According to Kobolev, Russia is still trying to protect itself from arrests of accounts.
“In this way, they want to protect themselves from special accounts or seizures of money on the way. In addition to the main goal, there is another, political one – to show who is the boss by splitting the common position of the EU. And here it is very important how the European Commission will react if someone decides pay for gas in rubles. If they turn a blind eye, as in the case of Germany and Nord Stream 2, they will get military aggression on their territory, since the Kremlin will consider the EU weak enough to become its new target,” Kobolev said.
War in Ukraine:
On February 24, 2022, the Russian Federation invaded independent Ukraine. Shelling and bombing of Ukrainian cities began. The civilian population of Ukraine is dying en masse.
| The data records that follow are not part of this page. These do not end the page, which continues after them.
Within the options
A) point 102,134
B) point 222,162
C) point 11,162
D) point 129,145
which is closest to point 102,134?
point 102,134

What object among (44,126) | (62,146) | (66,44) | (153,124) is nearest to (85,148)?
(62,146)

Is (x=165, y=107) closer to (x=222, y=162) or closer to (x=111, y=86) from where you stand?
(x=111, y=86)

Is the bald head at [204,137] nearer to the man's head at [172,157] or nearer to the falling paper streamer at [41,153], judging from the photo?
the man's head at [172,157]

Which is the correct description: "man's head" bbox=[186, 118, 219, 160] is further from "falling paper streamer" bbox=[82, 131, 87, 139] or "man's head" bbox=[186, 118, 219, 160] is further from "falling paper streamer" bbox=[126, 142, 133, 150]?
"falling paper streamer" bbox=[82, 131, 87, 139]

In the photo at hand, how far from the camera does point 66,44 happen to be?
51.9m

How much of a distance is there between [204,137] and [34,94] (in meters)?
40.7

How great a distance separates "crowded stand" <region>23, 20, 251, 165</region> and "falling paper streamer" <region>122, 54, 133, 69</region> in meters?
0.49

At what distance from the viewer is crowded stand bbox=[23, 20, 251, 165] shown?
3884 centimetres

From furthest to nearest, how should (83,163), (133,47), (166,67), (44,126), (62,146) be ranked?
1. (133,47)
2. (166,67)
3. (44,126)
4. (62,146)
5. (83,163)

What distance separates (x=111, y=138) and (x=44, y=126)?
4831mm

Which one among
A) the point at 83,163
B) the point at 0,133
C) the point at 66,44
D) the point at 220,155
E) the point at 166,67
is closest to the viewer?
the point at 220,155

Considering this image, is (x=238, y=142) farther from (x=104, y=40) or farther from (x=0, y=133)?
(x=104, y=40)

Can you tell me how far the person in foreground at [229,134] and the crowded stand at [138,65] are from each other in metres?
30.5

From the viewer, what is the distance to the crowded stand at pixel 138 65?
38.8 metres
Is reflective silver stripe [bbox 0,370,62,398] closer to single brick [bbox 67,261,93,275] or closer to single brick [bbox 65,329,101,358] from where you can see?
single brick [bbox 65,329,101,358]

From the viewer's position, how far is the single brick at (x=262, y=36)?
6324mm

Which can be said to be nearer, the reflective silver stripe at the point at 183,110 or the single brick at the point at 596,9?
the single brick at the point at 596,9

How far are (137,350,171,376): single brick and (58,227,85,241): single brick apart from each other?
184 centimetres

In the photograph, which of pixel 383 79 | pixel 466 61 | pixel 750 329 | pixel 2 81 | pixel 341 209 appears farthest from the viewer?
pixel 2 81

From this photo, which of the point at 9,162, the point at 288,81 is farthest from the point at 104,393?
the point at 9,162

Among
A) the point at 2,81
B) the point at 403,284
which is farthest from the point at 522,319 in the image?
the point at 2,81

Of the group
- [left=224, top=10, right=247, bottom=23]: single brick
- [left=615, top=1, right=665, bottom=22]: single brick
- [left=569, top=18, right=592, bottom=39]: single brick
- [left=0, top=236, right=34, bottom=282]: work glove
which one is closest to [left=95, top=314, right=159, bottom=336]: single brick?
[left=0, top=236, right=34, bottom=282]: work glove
On February 27, 2022, information appeared that Belarus could declare war on Ukraine. At the end of March, Russian President Vladimir Putin issued an order to pay for Russian gas exclusively in rubles, instead of euros. Then the EU leadership announced that it would not comply with this requirement. At the end of April, Russia announced the suspension of gas supplies to Poland and Bulgaria in connection with the refusal of these countries to pay in rubles. European Commission President Ursula von der Leyen said that this step demonstrated Russia’s unreliability as energy supplier. According to Bloomberg, the Italian energy giant Eni SpA is preparing to open ruble accounts with Gazprombank, but is waiting for further instructions from the authorities regarding a new gas payment mechanism from the Kremlin.